MSCI World Climate Paris Aligned Index (PAB): A world of opportunity with a decarbonisation twist
ETF investors seeking to build a regionally-diversified portfolio in a single, convenient transaction have long turned to tracking global equity indices but historically, this approach offered limited scope for ESG integration. Recent industry innovations mean ETF investors are now able to use index investing to reflect carbon-related goals in their portfolios more effectively. Decarbonisation indices – such as Paris-Aligned Benchmarks (‘PABs’) - are designed for investors looking to decarbonise their portfolios while achieving a return on their investment.
Global is better
Global equities have the potential to be a source of long-term growth for investors. Those with lower risk apetities may find the diversification offered by global markets to complement the historically lower volatility profile of larger companies. Innovation and opportunities amongst developed markets await beyond the confines of countries and continents.
A global approach can help capture the growth potential associated with the sectors and industries that are often associated with specific, dominant markets around the globe, such as technology or manufacture, healthcare or engineering, in one place. Increasing diversity of exposure in this way can also help to dilute the effects of geopolitical volatility across a wider portfolio. Indeed, the effects of currency movements may also be less concentrated. This diversity is increased further when taking into account the global sources of revenues typically achieved by large- and mega-cap companies, which transcend the borders of regional stock markets.

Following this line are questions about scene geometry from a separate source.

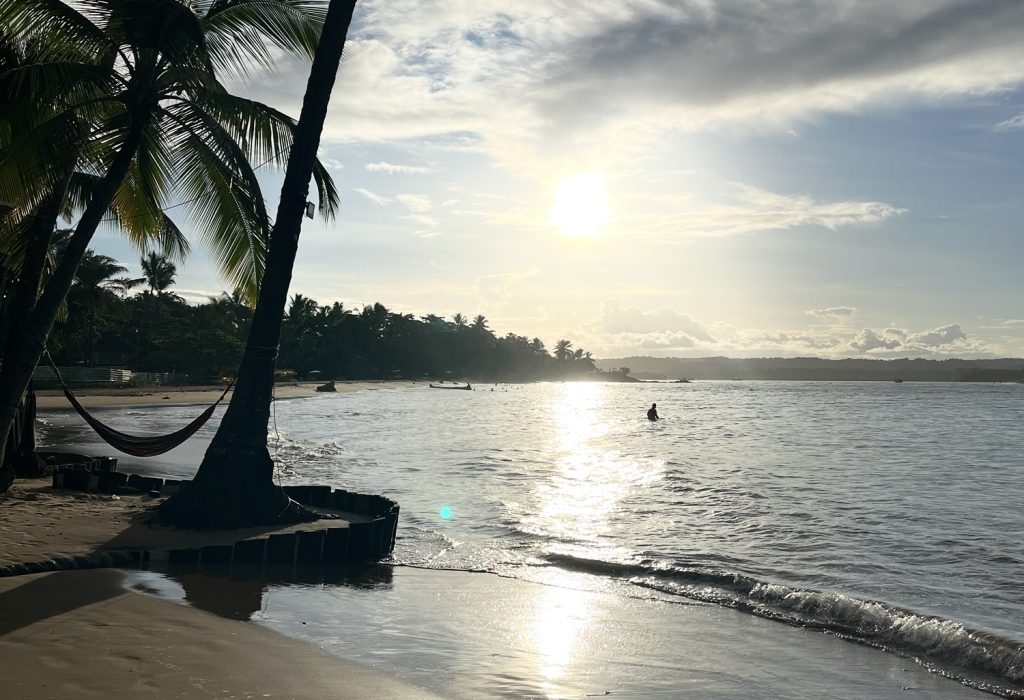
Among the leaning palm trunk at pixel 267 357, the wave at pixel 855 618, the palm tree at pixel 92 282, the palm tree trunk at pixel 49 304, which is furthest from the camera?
the palm tree at pixel 92 282

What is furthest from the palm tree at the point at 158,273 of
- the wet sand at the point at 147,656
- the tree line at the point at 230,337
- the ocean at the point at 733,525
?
the wet sand at the point at 147,656

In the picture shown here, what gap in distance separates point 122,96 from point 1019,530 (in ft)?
51.5

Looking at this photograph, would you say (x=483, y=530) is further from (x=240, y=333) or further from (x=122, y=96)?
(x=240, y=333)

Investing in global indices means investing in global industry – yet, the proportional inclusion of carbon-intense companies and sectors, such as traditional energy providers, chemicals or construction may not be suitable for responsible investors, or those with decarbonisation and climate change goals attached to their portfolios. Read on to discover how the ESG-aware may still participate in the long-term growth opportunity offered by global equity markets, while continuing to achieve sustainability goals.
Shining a light on MSCI World Climate Paris Aligned Index (PAB)
MSCI’s range of Paris-aligned indices are designed to offer investors a way to harness the growth potential of equity markets, with the added benefit of aligning investment goals with the objectives of the Paris Agreement, the global treaty designed to strengthen the global response to climate change. Contributing to the fight against rising global temperatures could offer greater portfolio resilience against climate-related risk, as well as the potential to benefit from exciting opportunities associated with the transition to a net-zero economy.1
Based on the MSCI World Index, which includes large and mid-capitalisation securities across developed markets, the PAB is designed to reduce the exposure to transition and physical climate risks, and to pursue opportunities arising from the transition to a lower-carbon economy while aligning with the Paris Agreement requirements. The Index incorporates the Task Force on Climate-related Financial Disclosures (“TCFD”) recommendations (which are complementary to the EU Paris aligned
benchmark requirements) and intends to exceed the minimum standards of the EU Paris aligned benchmark requirements.2
ETF investors who wish to gain access to a more diverse range of opportunities that are offered by country-specific indices can do so by tracking the MSCI World Index® universe (adjusted for Paris-alignment), as well as maintaining the relatively broad range of sector exposure within developed global markets:
Figure 1: MSCI World Climate Paris Aligned Index® sectors breakdown (in %)
Source: AXA IM, MSCI as of 31/05/2024
While the appeal of a globally-diviersfied portfolio is clear, a decarbonsiation benchmark has become a well-regarded option for investors looking to incorporate a climate-focused approach into their ETF building blocks. With similar characteristics to the parent index, there should be little trade-off for using a Paris-aligned Benchmark.